## BEGIN Data listing

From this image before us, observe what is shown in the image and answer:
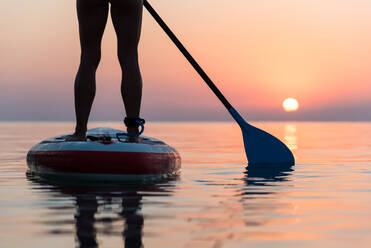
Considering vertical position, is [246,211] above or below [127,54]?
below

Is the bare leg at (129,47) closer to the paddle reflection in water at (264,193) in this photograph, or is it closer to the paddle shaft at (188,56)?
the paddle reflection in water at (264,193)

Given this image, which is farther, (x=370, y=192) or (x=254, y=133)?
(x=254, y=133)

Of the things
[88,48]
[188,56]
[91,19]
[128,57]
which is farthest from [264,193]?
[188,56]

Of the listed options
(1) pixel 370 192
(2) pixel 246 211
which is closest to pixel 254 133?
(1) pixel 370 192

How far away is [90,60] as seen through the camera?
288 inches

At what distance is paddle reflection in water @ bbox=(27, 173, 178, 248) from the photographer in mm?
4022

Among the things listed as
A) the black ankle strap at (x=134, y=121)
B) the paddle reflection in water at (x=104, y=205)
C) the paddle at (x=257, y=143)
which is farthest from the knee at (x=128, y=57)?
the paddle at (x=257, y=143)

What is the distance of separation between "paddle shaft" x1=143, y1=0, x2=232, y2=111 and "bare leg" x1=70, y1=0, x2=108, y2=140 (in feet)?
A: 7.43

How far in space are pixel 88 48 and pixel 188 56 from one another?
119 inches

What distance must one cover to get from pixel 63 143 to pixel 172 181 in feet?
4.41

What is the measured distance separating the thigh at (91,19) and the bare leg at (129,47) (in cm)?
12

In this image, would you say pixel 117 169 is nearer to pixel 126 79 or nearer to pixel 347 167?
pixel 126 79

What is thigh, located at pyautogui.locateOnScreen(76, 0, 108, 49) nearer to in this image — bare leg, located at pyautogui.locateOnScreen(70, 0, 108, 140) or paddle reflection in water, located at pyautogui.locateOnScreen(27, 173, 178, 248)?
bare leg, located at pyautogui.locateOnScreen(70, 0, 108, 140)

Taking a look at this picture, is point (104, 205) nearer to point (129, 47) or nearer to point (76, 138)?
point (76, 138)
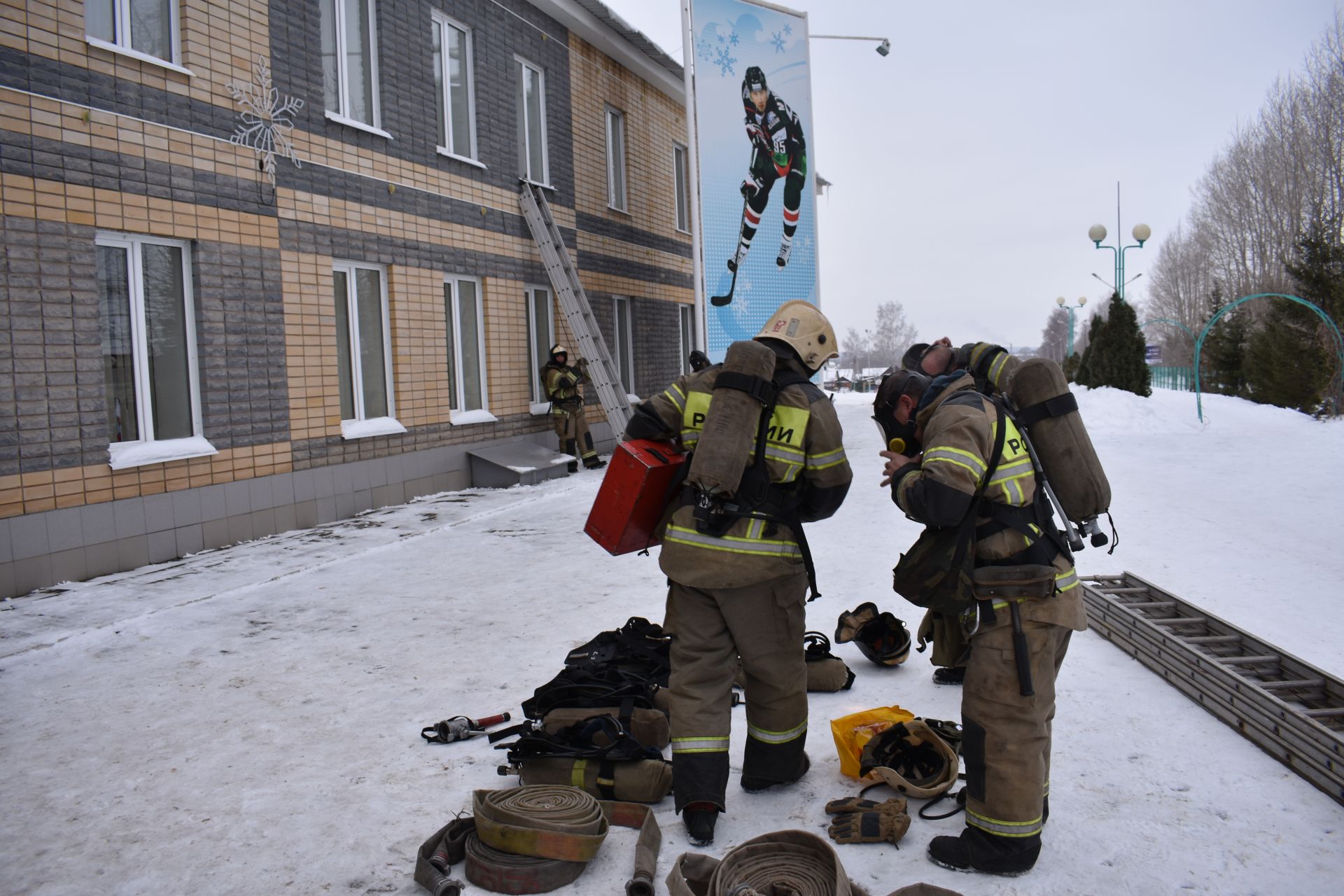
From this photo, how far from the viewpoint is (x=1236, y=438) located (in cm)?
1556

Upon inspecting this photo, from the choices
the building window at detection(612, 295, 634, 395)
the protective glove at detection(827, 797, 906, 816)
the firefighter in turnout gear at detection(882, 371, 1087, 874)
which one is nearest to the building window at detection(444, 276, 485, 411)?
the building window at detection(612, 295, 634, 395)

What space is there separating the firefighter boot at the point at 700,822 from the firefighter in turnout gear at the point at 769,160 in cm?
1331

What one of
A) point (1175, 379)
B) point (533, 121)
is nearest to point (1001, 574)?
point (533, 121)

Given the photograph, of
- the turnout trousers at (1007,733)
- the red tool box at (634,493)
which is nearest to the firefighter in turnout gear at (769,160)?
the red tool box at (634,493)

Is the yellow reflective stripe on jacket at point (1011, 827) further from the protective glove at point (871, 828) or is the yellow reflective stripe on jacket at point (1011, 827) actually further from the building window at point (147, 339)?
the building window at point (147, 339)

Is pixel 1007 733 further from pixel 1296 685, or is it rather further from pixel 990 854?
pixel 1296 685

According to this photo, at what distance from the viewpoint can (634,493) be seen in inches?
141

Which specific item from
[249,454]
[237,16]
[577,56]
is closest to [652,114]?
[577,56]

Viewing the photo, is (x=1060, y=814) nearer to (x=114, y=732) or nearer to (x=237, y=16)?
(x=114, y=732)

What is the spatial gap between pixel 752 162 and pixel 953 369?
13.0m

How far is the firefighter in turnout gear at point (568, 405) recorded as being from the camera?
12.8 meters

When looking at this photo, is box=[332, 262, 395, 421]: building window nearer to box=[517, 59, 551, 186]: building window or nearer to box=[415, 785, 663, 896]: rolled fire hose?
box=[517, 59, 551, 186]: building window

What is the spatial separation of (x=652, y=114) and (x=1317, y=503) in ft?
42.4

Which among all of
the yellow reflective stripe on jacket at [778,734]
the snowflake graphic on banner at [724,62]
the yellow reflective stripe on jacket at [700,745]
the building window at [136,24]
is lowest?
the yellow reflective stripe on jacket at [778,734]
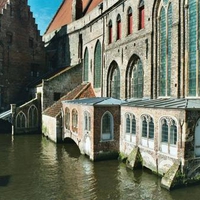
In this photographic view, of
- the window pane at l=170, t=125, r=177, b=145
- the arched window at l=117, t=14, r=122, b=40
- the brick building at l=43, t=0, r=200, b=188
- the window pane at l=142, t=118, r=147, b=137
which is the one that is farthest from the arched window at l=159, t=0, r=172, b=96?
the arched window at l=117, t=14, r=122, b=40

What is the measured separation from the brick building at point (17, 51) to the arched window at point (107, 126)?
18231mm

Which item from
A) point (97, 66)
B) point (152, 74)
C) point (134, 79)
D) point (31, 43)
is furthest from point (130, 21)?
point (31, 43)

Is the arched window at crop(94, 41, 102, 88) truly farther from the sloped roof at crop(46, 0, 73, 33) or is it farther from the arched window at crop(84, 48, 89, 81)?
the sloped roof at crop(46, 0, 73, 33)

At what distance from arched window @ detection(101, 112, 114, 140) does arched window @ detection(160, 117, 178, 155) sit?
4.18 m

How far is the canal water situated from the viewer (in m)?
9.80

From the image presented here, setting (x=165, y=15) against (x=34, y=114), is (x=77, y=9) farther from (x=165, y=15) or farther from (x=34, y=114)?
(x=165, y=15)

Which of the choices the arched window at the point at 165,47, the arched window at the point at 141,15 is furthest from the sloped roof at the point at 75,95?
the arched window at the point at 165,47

## END Data listing

● Work to complete
Excluding the pictures, reproduce every entry exactly as given.

● Output for this task
From this image before us, observe what is shown in the image and answer:
Considering vertical position, is [246,211] above or below [127,54]?
below

Is the bare leg at (129,47) closer to the paddle reflection in water at (264,193) in this photograph, or is it closer to the paddle shaft at (188,56)?
the paddle reflection in water at (264,193)

Given this image, which is farther, (x=370, y=192) or (x=254, y=133)?
(x=254, y=133)

Of the things
[88,48]
[188,56]
[91,19]
[128,57]
which is farthest from [264,193]?
[188,56]

Of the listed options
(1) pixel 370 192
(2) pixel 246 211
which is closest to pixel 254 133?
(1) pixel 370 192

How far away is [90,60] as seen through the camera?
288 inches

At what distance is paddle reflection in water @ bbox=(27, 173, 178, 248) from the photographer in mm?
4022

Among the things listed as
A) the black ankle strap at (x=134, y=121)
B) the paddle reflection in water at (x=104, y=205)
C) the paddle at (x=257, y=143)
which is farthest from the knee at (x=128, y=57)?
the paddle at (x=257, y=143)

What is the distance of separation between "paddle shaft" x1=143, y1=0, x2=232, y2=111 and "bare leg" x1=70, y1=0, x2=108, y2=140 (in feet)?
A: 7.43

How far in space are pixel 88 48 and pixel 188 56 from one another?
119 inches

What distance must one cover to get from pixel 63 143 to pixel 172 181 in feet?
4.41

What is the measured distance separating the thigh at (91,19) and the bare leg at (129,47) (in cm)?
12

In this image, would you say pixel 117 169 is nearer to pixel 126 79 or nearer to pixel 347 167?
pixel 126 79

What is thigh, located at pyautogui.locateOnScreen(76, 0, 108, 49) nearer to in this image — bare leg, located at pyautogui.locateOnScreen(70, 0, 108, 140) or paddle reflection in water, located at pyautogui.locateOnScreen(27, 173, 178, 248)?
bare leg, located at pyautogui.locateOnScreen(70, 0, 108, 140)

Taking a look at this picture, is point (104, 205) nearer to point (129, 47) or nearer to point (76, 138)?
point (76, 138)
From this photo, how far from the viewpoint is (x=1236, y=438) located (in cm)?
1556

Upon inspecting this photo, from the choices
the building window at detection(612, 295, 634, 395)
the protective glove at detection(827, 797, 906, 816)
the firefighter in turnout gear at detection(882, 371, 1087, 874)
which one is nearest to the building window at detection(444, 276, 485, 411)?
the building window at detection(612, 295, 634, 395)

What space is there separating the firefighter boot at the point at 700,822 from the firefighter in turnout gear at the point at 769,160 in cm?
1331

What one of
A) point (1175, 379)
B) point (533, 121)
is nearest to point (1001, 574)?
point (533, 121)

Given the photograph, of
- the turnout trousers at (1007,733)
- the red tool box at (634,493)
which is nearest to the firefighter in turnout gear at (769,160)?
the red tool box at (634,493)

Is the yellow reflective stripe on jacket at point (1011, 827) further from the protective glove at point (871, 828) or is the yellow reflective stripe on jacket at point (1011, 827) actually further from the building window at point (147, 339)?
the building window at point (147, 339)

Is pixel 1007 733 further from pixel 1296 685, or is it rather further from pixel 990 854?
pixel 1296 685

According to this photo, at what distance from the viewpoint can (634,493) be seen in inches?
141

Which specific item from
[249,454]
[237,16]
[577,56]
is closest to [652,114]?
[577,56]

Viewing the photo, is (x=1060, y=814) nearer to (x=114, y=732) or nearer to (x=237, y=16)?
(x=114, y=732)

What is the spatial gap between pixel 752 162 and pixel 953 369?
13.0m

How far is the firefighter in turnout gear at point (568, 405) recorded as being from the camera?
12.8 meters

When looking at this photo, is box=[332, 262, 395, 421]: building window nearer to box=[517, 59, 551, 186]: building window or nearer to box=[415, 785, 663, 896]: rolled fire hose?
box=[517, 59, 551, 186]: building window

What is the spatial separation of (x=652, y=114) and (x=1317, y=503) in ft?
42.4

Which among all of
the yellow reflective stripe on jacket at [778,734]
the snowflake graphic on banner at [724,62]
the yellow reflective stripe on jacket at [700,745]
the building window at [136,24]
is lowest?
the yellow reflective stripe on jacket at [778,734]
In this photographic view, of
- the window pane at l=170, t=125, r=177, b=145
- the arched window at l=117, t=14, r=122, b=40
- the brick building at l=43, t=0, r=200, b=188
- the window pane at l=142, t=118, r=147, b=137
which is the one that is farthest from the arched window at l=159, t=0, r=172, b=96?
the arched window at l=117, t=14, r=122, b=40

What is the measured separation from the brick building at point (17, 51) to the arched window at point (107, 126)?
18231mm

Which item from
A) point (97, 66)
B) point (152, 74)
C) point (134, 79)
D) point (31, 43)
is furthest from point (130, 21)?
point (31, 43)

Is the arched window at crop(94, 41, 102, 88) truly farther from the sloped roof at crop(46, 0, 73, 33) or is it farther from the arched window at crop(84, 48, 89, 81)?
the sloped roof at crop(46, 0, 73, 33)

At what distance from arched window @ detection(101, 112, 114, 140) does arched window @ detection(160, 117, 178, 155) sit?
4.18 m

How far is the canal water situated from the viewer (in m)?
9.80

From the image presented here, setting (x=165, y=15) against (x=34, y=114), is (x=77, y=9) farther from (x=165, y=15) or farther from (x=34, y=114)?
(x=165, y=15)

Which of the choices the arched window at the point at 165,47, the arched window at the point at 141,15 is furthest from the sloped roof at the point at 75,95?
the arched window at the point at 165,47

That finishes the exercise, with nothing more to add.